Night 2: Foreign Policy
Both candidates claim that they would pardon Julian Assange and Edward Snowden, considering them more as heroes rather than enemies of the state.
Trans-Pacific PartnershipJohnson: Acknowledges that it isn't perfect, but claims it advances free trade. Overall, "TPP is positive, it would result in more U.S. jobs it would eliminate many of the tariffs that exist right now."
Stein: "It's clear what we're getting; this is NAFTA on steroids. This is not a good thing...It's very important that we stop it."
Stein: "I'm calling for a new kind of offensive in the Middle East, a peaceful offensive, which begins with a weapons embargo.
Johnson: "We should stop with supporting regime change. If we are attacked, we should attack back. We should have an invincible national defense."
Johnson: "They really don't need our assistance at all. They are best able to determine their own outcomes."

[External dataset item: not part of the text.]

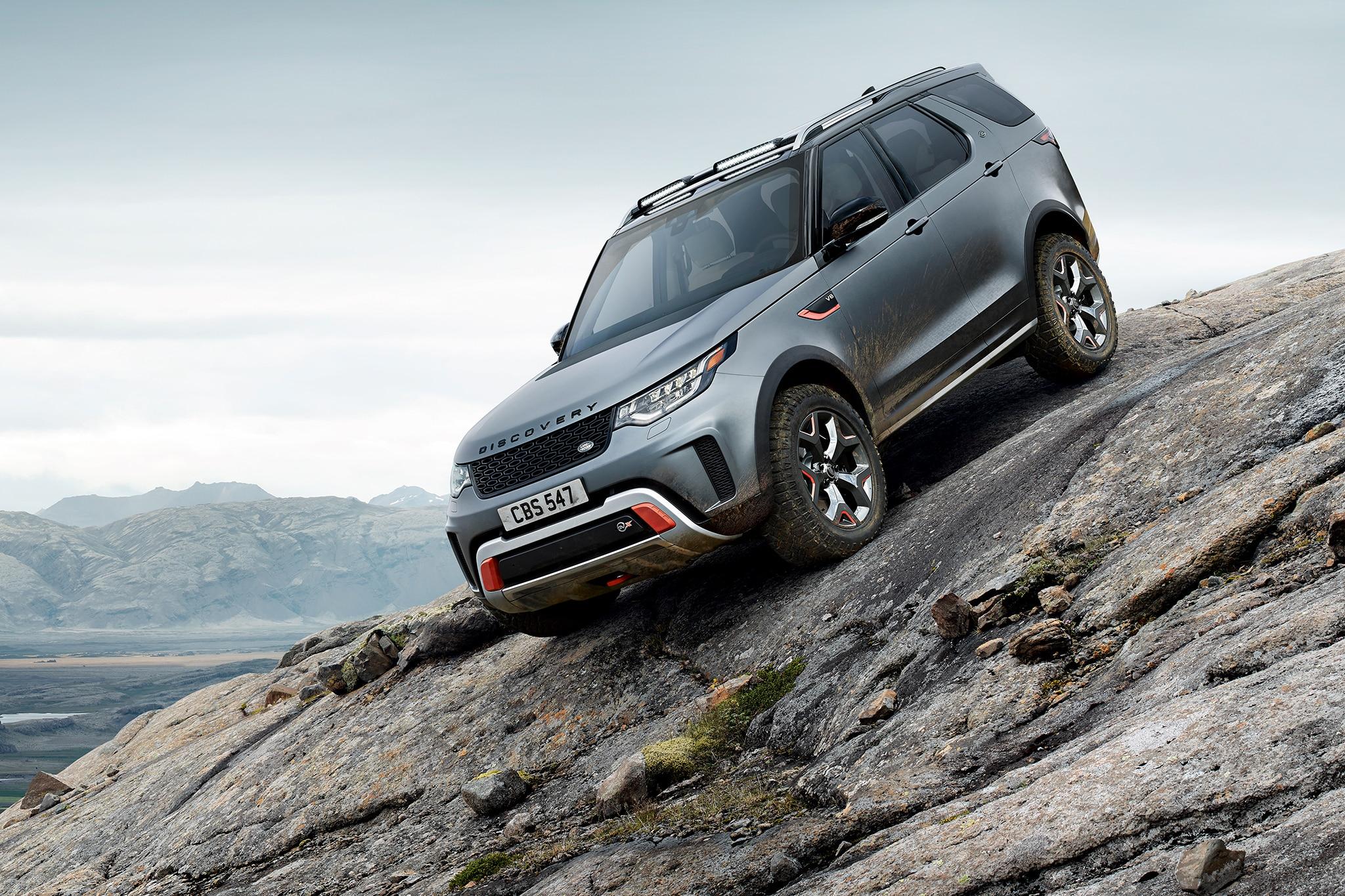 Land Rover Discovery SVX Concept Front Three Quarter 02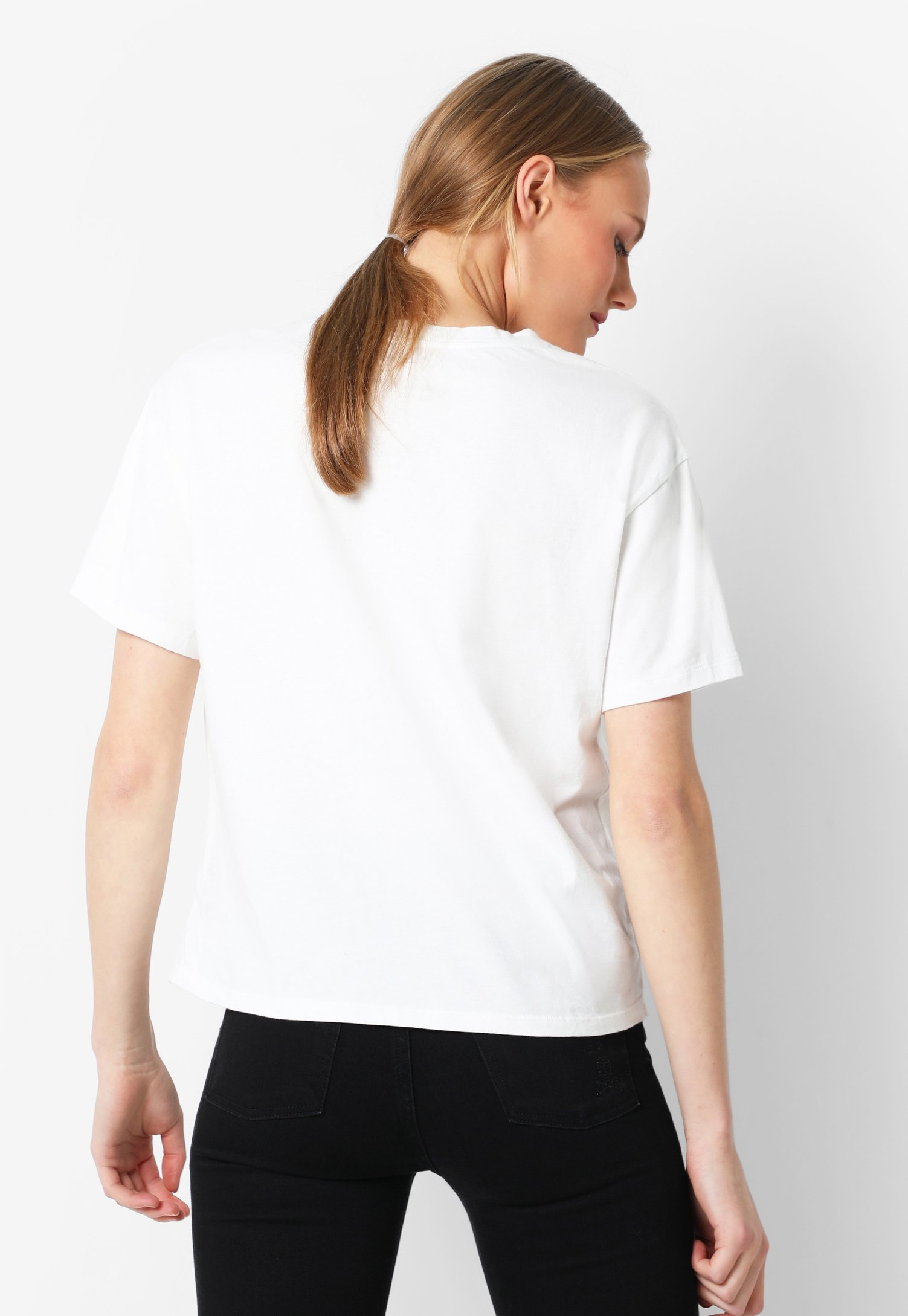 Scalpers Skull With Studs - T-shirt Imprimé White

Stein: "I call for an even-handed foreign policy across the board," further stating that we "cannot continue to sanction" Israel and their human rights violations.
Johnson: "I think we should increase taking in Syrian refugees, believing that there will be, and there is, an intense vetting process taking place."
Stein: "We need to take responsibility for these refugees...we need to take a large portion of the Syrian refugees that we have largely played so large a part in creating."
Johnson: "A 20% reduction in military spending will not compromise an invincible national defense."
Stein: "Our bloated and dangerous military budget is not making us safer, it's making us less safe, so we need to cut back."
Watch the full debate here, including the web exclusive Part 3.
With Election Day just days away, this debate came just in time to remind American voters that there are other options besides Hillary Clinton and Donald Trump.
Overall, the professionalism and maturity of the debate serves as a refreshing reminder of how a presidential debate is supposed to be.